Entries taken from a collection
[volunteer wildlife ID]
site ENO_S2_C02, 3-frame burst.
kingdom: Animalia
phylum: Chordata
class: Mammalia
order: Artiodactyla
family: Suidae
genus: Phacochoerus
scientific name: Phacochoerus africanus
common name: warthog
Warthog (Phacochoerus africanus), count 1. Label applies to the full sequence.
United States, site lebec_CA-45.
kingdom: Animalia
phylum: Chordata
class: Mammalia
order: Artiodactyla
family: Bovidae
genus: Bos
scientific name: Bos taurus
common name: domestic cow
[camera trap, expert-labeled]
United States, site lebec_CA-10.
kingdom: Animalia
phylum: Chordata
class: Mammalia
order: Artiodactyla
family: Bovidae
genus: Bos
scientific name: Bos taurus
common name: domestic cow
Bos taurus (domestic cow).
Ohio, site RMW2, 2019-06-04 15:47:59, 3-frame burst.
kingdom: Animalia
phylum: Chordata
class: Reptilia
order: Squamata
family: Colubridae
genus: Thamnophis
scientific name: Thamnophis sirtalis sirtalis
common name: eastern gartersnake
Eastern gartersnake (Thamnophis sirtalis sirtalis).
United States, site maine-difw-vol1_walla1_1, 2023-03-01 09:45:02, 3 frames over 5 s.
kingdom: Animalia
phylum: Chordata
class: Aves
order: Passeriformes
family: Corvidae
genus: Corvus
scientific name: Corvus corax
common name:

Description of the task | Show every line in the records above that contains the word "scientific".

Expected answer |
scientific name: Phacochoerus africanus
scientific name: Bos taurus
scientific name: Bos taurus
scientific name: Thamnophis sirtalis sirtalis
scientific name: Corvus corax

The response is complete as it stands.